Historic flood crest.JPG

The Red River flood this year might just break a record as the latest major spring flood in history.

Historical flood data for Fargo-Moorhead shows there’ve been 15 floods when water was above the 30 foot level. Thirty feet is considered major flood stage.

The latest the river has reached a flood crest is April 19th, 1979.

The destructive flood of 1997 reached its peak on April 18th. (There have been a couple of June and July flood crests unrelated to spring flooding)

The U.S. Geological Survey and the National Weather Service both issued advisories this week that spring flooding is likely to be delayed beyond April 15th.

The NWS says the jet stream is keeping warm air south of the Red River Valley, delaying the snow melt.

According to the NWS, data for Fargo show that March 2013 was the sixth coldest since hydrological observations began in 1900.

The NWS ranked the month of March as the 14th coldest average temperature, the 12th snowiest, and the 11th wettest (including rain and melted snow) for Fargo.

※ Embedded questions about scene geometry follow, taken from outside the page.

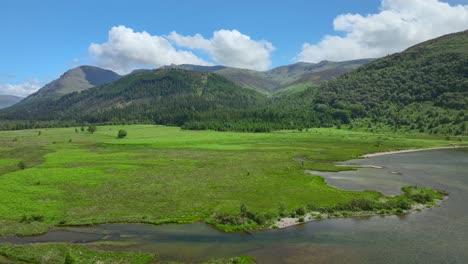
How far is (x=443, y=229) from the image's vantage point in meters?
61.9

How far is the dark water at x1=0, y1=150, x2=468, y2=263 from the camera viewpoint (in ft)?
167

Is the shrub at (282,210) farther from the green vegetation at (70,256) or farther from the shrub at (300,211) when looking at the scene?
the green vegetation at (70,256)

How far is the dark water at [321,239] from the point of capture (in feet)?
167

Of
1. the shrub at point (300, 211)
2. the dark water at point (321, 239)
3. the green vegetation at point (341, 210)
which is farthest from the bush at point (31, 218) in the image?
the shrub at point (300, 211)

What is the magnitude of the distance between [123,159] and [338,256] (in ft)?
348

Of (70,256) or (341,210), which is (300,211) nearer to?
(341,210)

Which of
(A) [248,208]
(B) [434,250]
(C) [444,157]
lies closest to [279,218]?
(A) [248,208]

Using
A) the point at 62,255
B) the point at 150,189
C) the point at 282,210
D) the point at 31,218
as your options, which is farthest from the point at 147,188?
the point at 62,255

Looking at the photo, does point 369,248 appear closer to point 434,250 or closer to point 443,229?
point 434,250

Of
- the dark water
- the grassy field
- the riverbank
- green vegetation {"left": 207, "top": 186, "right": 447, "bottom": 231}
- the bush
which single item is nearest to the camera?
the dark water

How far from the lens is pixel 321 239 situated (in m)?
57.7

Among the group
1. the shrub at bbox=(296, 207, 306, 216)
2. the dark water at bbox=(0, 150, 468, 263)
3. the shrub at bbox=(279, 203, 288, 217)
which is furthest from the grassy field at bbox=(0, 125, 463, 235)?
the dark water at bbox=(0, 150, 468, 263)

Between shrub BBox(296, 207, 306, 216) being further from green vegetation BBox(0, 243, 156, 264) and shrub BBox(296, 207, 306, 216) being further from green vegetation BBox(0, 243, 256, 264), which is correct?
green vegetation BBox(0, 243, 156, 264)

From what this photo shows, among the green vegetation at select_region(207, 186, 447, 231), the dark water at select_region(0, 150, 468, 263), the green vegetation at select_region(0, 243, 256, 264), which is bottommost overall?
the dark water at select_region(0, 150, 468, 263)
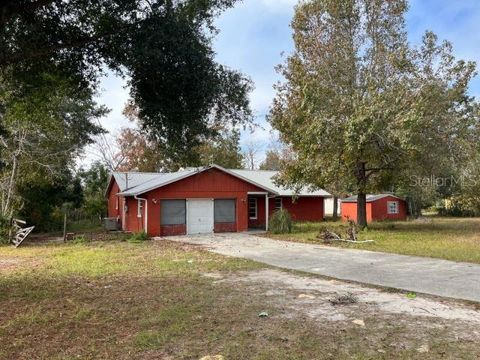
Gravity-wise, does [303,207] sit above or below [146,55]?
below

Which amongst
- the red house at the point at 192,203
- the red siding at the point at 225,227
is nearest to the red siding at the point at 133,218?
the red house at the point at 192,203

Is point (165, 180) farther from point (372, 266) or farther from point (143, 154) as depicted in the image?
point (143, 154)

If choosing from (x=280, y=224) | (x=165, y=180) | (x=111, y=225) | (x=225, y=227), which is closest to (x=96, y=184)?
(x=111, y=225)

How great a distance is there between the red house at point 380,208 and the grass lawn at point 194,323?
26515mm

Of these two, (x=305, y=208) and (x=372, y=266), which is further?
(x=305, y=208)

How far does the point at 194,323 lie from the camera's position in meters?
6.70

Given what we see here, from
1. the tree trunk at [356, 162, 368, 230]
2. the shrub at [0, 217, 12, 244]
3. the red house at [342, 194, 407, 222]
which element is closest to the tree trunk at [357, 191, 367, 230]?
the tree trunk at [356, 162, 368, 230]

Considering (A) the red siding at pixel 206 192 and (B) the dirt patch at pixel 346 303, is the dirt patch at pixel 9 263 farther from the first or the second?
(A) the red siding at pixel 206 192

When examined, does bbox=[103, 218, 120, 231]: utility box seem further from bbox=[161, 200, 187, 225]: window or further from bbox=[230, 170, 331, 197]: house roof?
bbox=[230, 170, 331, 197]: house roof

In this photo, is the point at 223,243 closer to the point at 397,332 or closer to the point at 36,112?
the point at 36,112

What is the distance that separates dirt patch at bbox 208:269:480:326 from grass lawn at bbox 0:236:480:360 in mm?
41

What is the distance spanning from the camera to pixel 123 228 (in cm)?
2892

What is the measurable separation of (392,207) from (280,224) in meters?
17.1

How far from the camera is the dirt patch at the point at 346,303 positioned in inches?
285
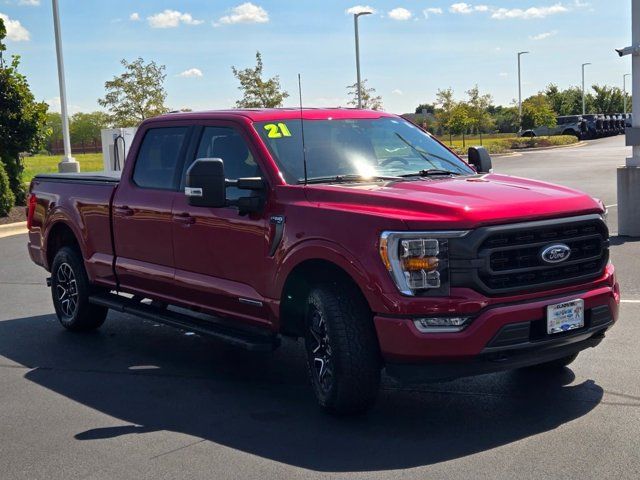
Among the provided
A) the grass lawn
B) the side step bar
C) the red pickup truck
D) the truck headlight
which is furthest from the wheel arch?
the grass lawn

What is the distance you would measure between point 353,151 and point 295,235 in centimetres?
108

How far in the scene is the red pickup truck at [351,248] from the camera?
495 cm

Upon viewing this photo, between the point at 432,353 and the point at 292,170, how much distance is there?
1.81 m

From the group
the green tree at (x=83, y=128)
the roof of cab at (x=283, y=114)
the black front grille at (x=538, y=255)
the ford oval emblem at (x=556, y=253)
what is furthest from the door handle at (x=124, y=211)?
the green tree at (x=83, y=128)

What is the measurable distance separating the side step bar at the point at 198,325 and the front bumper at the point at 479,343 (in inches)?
45.8

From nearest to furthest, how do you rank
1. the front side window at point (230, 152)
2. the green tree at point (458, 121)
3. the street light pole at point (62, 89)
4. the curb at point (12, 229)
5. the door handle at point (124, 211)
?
the front side window at point (230, 152)
the door handle at point (124, 211)
the curb at point (12, 229)
the street light pole at point (62, 89)
the green tree at point (458, 121)

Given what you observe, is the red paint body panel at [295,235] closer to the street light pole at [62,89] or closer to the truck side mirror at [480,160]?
the truck side mirror at [480,160]

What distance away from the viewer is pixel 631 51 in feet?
39.9

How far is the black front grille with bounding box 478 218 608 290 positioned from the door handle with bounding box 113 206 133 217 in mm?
3483

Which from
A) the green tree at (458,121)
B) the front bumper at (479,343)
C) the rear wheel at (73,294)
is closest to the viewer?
the front bumper at (479,343)

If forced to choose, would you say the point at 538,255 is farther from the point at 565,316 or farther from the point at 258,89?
the point at 258,89

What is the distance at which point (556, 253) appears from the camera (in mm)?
5184

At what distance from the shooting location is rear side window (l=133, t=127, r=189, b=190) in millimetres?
7074

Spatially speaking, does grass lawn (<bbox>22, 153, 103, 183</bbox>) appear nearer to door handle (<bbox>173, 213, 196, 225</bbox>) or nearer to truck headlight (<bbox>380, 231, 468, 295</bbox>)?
door handle (<bbox>173, 213, 196, 225</bbox>)
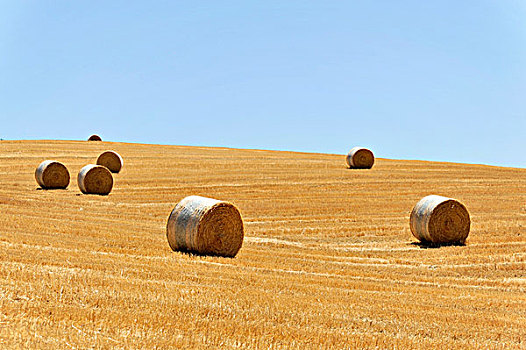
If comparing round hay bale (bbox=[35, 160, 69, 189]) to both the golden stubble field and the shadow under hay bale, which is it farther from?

This year also had the deepest average snow depth for the last day of March since weather records began in Fargo in the mid-1880s.

Below normal temperatures are expected to continue into mid April. That will bring a slow snow melt which could reduce flood risk.

On the other hand, forecasters say a change in the weather pattern expected the second half of April will bring an increased risk of significant rainfall.

A two inch rain on top of melting snow could quickly change the flood outlook.